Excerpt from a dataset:
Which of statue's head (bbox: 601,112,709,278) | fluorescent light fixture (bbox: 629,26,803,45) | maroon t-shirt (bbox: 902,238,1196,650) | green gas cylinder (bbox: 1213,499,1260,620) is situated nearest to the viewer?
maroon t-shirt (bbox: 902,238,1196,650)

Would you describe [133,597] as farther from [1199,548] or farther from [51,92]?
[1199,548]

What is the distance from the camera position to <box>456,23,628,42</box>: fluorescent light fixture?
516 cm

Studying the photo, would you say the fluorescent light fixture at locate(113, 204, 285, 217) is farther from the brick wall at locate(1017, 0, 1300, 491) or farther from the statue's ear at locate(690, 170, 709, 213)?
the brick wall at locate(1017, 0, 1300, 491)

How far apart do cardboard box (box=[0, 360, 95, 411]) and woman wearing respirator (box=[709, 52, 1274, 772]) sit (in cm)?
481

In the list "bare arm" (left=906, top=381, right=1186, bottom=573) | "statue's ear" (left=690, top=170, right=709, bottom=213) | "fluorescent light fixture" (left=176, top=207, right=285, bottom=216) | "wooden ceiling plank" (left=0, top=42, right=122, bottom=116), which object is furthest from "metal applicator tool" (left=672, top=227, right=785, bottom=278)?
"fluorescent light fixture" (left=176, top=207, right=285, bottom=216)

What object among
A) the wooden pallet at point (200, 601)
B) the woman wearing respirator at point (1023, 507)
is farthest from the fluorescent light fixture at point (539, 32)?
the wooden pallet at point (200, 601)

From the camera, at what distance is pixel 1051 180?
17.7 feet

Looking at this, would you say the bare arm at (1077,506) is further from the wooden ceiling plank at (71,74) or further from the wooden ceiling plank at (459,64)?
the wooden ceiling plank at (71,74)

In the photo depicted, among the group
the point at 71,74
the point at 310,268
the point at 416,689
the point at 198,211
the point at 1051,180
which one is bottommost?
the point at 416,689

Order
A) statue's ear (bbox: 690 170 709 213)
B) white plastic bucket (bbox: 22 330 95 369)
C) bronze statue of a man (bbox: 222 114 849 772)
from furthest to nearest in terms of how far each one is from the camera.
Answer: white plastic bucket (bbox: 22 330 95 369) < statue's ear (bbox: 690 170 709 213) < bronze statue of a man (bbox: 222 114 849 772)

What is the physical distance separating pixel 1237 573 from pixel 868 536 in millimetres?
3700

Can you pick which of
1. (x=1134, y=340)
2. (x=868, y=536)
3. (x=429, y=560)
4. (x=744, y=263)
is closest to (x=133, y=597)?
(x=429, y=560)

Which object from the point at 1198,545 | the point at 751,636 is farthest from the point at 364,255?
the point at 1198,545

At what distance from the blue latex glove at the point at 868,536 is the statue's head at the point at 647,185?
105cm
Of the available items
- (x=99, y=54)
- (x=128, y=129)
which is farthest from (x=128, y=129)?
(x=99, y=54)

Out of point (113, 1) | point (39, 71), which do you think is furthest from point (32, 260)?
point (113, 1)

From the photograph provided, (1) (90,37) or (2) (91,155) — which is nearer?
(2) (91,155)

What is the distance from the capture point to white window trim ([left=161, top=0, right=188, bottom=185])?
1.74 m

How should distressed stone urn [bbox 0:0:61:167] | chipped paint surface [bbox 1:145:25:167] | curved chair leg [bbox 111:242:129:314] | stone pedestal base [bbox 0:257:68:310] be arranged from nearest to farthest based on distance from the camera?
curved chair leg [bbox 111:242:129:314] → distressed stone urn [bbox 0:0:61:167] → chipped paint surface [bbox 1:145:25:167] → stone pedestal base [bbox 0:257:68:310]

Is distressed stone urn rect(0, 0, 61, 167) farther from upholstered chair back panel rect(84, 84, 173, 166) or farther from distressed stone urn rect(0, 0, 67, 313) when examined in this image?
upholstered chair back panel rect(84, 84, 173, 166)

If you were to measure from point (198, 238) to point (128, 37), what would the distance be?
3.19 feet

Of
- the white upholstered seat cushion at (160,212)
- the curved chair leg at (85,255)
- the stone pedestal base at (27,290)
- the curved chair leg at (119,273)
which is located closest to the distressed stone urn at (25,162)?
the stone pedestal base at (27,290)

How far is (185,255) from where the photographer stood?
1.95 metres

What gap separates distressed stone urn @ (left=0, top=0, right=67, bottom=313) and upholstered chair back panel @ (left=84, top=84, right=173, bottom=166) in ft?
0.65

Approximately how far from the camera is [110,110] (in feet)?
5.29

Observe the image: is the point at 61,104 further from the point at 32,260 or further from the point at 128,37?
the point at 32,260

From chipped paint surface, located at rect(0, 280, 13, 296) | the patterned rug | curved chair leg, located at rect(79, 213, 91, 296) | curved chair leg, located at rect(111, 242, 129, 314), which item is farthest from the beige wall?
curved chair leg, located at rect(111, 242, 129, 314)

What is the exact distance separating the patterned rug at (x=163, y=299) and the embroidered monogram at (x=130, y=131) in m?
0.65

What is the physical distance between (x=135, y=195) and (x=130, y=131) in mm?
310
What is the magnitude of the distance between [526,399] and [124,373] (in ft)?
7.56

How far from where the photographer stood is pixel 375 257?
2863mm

> **OBJECTIVE**
Everything from the line containing "Is distressed stone" through the final line of the listing, inclusive, must be reproduced exactly; leave out the rest.

> **THE OUTPUT**
Is distressed stone urn rect(0, 0, 61, 167) farther from upholstered chair back panel rect(84, 84, 173, 166) or farther from distressed stone urn rect(0, 0, 67, 313) when examined in this image?
upholstered chair back panel rect(84, 84, 173, 166)

If you were to measure from point (198, 238) to point (128, 37), what would the distance be?
3.19 feet

Of
- the white upholstered seat cushion at (160,212)
- the curved chair leg at (85,255)
- the stone pedestal base at (27,290)
- the curved chair leg at (119,273)
which is located closest to the distressed stone urn at (25,162)?
the stone pedestal base at (27,290)

How far is (185,255) from where the photographer stood?
1.95 metres

What gap separates distressed stone urn @ (left=0, top=0, right=67, bottom=313) and upholstered chair back panel @ (left=84, top=84, right=173, bottom=166) in ft?
0.65

Approximately how far from the camera is [110,110] (in feet)?
5.29

Observe the image: is the point at 61,104 further from the point at 32,260 or further from the point at 128,37?
the point at 32,260

From chipped paint surface, located at rect(0, 280, 13, 296) | the patterned rug | curved chair leg, located at rect(79, 213, 91, 296) | curved chair leg, located at rect(111, 242, 129, 314), which item is farthest from the beige wall?
curved chair leg, located at rect(111, 242, 129, 314)

What is the exact distance separating the patterned rug at (x=163, y=299) and the embroidered monogram at (x=130, y=131) in m?
0.65

What is the physical distance between (x=135, y=195) and (x=130, y=131) in mm?
310
What is the magnitude of the distance between [526,399] and [124,373] (in ft)?
7.56

How far from where the photographer stood is pixel 375 257?
2863mm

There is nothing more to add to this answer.